Supplied text »
— start —
Pupil dilation was measured using an EyeLink II head-mounted binocular eye tracker at 250 Hz while the sound files of the recorded materials were played into the participants’ ears using Bang and Olufsen A8 earphones with a total frequency range of 50–20,000 Hz and an impedance of 19 ohms.

5.1.3 Design

There were two versions of each target sentence (symmetrical and asymmetrical) and two context conditions (discourse context and sentence context). In the sentence context condition, target sentences were presented in clusters of three sentences: one target sentence (symmetrical or asymmetrical) embedded in two context-setting sentences (see Just & Carpenter, 1993). In the discourse context condition, target sentences were presented in flowing discourse, embedded in two portions of coherent context. The sequence of the context condition followed a modified Latin Square design. Each participant was exposed to all items and to all experimental conditions, but never heard more than one version of any individual item.

5.1.4 Materials

For the sentence context condition, 32 target sentences were created (see Table 1). The stimuli were 16 symmetrical and 16 asymmetrical constructions, and 18 syntactically unrelated fillers. Each trial consisted of a target sentence preceded and followed by a syntactically unrelated context-setting sentence. These sentences were used to ensure that the interpreter would already be interpreting simultaneously when encountering the target sentence, and to avoid ‘first sentence’ and ‘last sentence’ phenomena,⁵ which are not representative of the simultaneous interpreting task. The order of trials was randomized across lists. For the discourse context condition, another 32 target sentences were created. The stimuli contained 16 symmetrical and 16 asymmetrical constructions that were embedded in two transcripts of addresses given by Angela Merkel, German Federal Chancellor, at the American Council on Germany in January 2006 and by Thomas de Maizière, Head of the German Federal Chancellery, at the Federal Academy for Security Policy in January 2006. Both speeches were divided into two sections of approximately eight minutes. Each of the four resulting sections was manipulated so as to contain eight symmetrical and asymmetrical trials alternating at regular intervals of approximately 60 seconds. All materials were oralized, i.e., delivered in an attempt to preserve the key features of improvised speech, and recorded by a female native speaker of standard High German at an average presentation rate of 120 words per minute. The temporal evolution of the target sentences was controlled by means of digital sound manipulation (using Adobe Audition©) and the duration of the four periods of interest was kept constant across trials.

Table 1.

Symmetrical and asymmetrical structures used in experimental materials.

	Periods of interest
	PI 1	PI 2	PI 3	PI 4
Mean duration (in ms)	900	2500	2500	2000
Symmetrical syntax	Ich glaube	die Delegierten treffen ihre Entscheidung	nach einer langen Debatte	[pause]
[gloss]	I believe	the delegates make their decision	after a long debate	[pause]
Asymmetrical syntax	Ich glaube	dass die Delegierten ihre Entscheidung	nach einer langen Debatte treffen	[pause]
[gloss]	I believe	that the delegates their decision	after a long debate make	[pause]

5.1.5 Procedure

Participants were seated at a desk in a soundproof room with constant artificial lighting looking at a fixation cross on a computer screen. The sequence of the experimental materials (sentence context materials, discourse context materials) was randomized using a fixed random order.
— end —
Dataset records »
— start —
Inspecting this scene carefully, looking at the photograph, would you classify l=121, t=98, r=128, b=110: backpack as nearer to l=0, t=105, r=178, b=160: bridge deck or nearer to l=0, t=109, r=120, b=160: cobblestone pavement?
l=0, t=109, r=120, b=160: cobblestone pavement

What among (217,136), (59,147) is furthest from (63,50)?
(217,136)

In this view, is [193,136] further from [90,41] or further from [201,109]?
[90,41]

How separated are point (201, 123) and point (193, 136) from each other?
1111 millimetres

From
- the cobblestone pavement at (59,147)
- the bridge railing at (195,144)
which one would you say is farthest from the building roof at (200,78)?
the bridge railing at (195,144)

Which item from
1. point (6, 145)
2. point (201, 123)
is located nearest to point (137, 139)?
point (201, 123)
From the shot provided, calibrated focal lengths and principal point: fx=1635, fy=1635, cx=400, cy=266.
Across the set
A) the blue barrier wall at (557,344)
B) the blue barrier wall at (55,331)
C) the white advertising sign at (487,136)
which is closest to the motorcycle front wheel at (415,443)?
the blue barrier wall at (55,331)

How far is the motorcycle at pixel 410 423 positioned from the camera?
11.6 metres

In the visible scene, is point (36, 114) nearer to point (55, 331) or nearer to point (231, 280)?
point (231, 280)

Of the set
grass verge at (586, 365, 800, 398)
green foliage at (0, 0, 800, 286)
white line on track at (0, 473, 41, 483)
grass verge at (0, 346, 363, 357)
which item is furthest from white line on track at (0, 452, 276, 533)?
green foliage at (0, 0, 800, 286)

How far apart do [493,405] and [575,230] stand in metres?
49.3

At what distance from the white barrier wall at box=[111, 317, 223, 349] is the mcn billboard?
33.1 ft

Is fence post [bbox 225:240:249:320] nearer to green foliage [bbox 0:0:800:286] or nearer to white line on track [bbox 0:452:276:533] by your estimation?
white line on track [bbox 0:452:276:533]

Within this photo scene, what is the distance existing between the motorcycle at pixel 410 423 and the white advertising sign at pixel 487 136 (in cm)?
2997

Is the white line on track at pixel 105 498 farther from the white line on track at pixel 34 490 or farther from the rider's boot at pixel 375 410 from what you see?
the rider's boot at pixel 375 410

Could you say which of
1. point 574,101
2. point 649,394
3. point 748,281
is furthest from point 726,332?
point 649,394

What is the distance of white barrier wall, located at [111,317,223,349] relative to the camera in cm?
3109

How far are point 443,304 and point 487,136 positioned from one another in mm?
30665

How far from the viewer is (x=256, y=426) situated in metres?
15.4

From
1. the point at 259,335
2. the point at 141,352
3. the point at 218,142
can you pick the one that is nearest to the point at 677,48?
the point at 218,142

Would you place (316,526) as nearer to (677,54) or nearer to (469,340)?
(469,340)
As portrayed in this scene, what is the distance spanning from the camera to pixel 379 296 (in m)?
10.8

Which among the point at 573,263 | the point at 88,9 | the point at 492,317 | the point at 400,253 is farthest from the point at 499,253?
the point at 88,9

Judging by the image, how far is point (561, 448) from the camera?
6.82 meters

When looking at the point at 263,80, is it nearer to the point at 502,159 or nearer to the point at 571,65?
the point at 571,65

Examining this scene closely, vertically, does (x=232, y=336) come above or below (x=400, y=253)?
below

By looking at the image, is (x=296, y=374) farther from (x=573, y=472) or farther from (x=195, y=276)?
— end —
Set tasks »
1: In the study excerpt, at what average rate were the recorded materials presented?
2: Reproduce the part of the study excerpt that opens with the words containing "5.1.3 Design" and closes with "any individual item.".
Work only from the study excerpt; the items play no part.

Results of the exercise »
1: 120 words per minute.

2:
5.1.3 Design

There were two versions of each target sentence (symmetrical and asymmetrical) and two context conditions (discourse context and sentence context). In the sentence context condition, target sentences were presented in clusters of three sentences: one target sentence (symmetrical or asymmetrical) embedded in two context-setting sentences (see Just & Carpenter, 1993). In the discourse context condition, target sentences were presented in flowing discourse, embedded in two portions of coherent context. The sequence of the context condition followed a modified Latin Square design. Each participant was exposed to all items and to all experimental conditions, but never heard more than one version of any individual item.